March 15, 2021 at 8:39 pm | Posted in Reviews | Leave a comment

Rasmus Birk: Homespun

Rasmus Birk is signed to Atlanta-based Black Cottage Records, home to Applesauce Tears, and apparently shares members with other acts on the label. While this album can be loosely filed as indie electronic, there’s a bit less of a cinematic, almost post-rock feel to it than Applesauce Tears, and more of a mischievous, sample-happy bent. Reminds me a little of the ’90s label Slabco, but without any presence of sung lyrics, and with glitchier beats at times.
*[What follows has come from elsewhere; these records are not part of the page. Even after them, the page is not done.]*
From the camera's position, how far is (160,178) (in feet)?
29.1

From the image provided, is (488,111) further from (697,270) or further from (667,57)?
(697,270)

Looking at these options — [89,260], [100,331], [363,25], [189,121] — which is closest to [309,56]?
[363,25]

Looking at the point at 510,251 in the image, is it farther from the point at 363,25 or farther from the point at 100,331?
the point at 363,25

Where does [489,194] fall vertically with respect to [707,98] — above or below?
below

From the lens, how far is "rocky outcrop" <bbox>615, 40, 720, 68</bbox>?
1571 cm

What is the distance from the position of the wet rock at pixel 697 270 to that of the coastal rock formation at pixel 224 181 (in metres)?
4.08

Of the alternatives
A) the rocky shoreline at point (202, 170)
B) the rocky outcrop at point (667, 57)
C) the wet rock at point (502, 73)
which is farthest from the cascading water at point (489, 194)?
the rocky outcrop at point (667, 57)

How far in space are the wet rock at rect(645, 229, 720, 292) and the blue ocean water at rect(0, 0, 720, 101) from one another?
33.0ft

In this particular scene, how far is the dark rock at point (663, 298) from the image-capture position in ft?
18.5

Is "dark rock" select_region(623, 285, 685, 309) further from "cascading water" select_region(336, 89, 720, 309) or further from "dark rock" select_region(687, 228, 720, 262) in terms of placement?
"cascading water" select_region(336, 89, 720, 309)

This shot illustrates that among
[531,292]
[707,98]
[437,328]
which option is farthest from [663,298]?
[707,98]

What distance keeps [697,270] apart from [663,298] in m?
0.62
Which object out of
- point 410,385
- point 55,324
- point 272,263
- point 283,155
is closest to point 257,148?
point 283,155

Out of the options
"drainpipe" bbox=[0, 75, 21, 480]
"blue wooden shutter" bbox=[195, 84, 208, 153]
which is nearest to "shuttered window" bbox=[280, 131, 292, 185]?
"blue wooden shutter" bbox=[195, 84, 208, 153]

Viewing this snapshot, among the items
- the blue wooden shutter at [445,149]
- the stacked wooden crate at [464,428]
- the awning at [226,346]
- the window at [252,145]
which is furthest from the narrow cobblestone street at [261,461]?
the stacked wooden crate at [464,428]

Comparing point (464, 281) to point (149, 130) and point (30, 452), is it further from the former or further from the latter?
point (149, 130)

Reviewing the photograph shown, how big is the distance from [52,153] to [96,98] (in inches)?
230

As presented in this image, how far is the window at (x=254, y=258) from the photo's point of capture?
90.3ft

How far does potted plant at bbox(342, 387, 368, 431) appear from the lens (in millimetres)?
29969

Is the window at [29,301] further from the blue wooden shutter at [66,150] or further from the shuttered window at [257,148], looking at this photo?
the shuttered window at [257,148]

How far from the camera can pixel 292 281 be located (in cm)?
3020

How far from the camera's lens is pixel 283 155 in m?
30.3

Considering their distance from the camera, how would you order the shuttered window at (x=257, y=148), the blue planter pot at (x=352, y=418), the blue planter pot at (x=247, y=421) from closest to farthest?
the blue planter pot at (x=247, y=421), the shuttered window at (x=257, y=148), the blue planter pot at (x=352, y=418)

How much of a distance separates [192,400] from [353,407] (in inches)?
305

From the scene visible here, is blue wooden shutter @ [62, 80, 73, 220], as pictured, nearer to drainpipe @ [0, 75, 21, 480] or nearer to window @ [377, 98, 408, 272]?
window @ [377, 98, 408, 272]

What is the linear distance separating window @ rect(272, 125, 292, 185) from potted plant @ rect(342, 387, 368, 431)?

But it definitely has a D.I.Y. spirit and a somewhat goofy sense of humor, with song titles like “Hottie Art Teacher” and “Lark’s Tongue in Asbestos”. “Clad in Homespun” is a chipper opener with a catchy sample (“Lose touch with the real world”) along with some twinkling organ textures and plenty of offbeat ear-catching sounds. “I Married a Bog Woman” is slower and a bit more mysterious and scientific, and also gets more haunting when the beat changes up. “Second Wetting” is more distraught dwelling on an emotional breakdown during a recording session. “Hottie Art Teacher” is a dreamy burst of glitchy vocals and soothing beats which unexpectedly ends up with thumping 4/4 kicks and a dark cloud of synth noise and crickets. The shadowy “Lark’s Tongue in Asbestos” plays games with a sample of a tight-lipped figure who doesn’t want to come out into the light and speak to a questioning officer. “Invisible Weapon” is one of the most shapeshifting tracks here, going from a perplexing mix of skipping beats, dark flutes, and turntable scratches to baby screams and more of a daytime TV show vibe, with all sorts of wailing ghosts behind it. And then there’s tumbling arpeggios and more beat changes. “Meat Is Manslaughter” revolves around samples about a guy who choked on a piece of meat, and it’s both playful and highly unsettling. Final track “I Lost My Nerve (In the Photo Booth)” starts out with a cheerful cocktail party vibe, but then gets haunting, with more downcast guitars and the chilling repeated sample “I lost my nerve”. Not quite the same sort of creepy, morbid sense of humor as Tobacco, and not nearly as abrasive, but similar in how it makes you question how serious it all is, and if you should feel disturbed or not.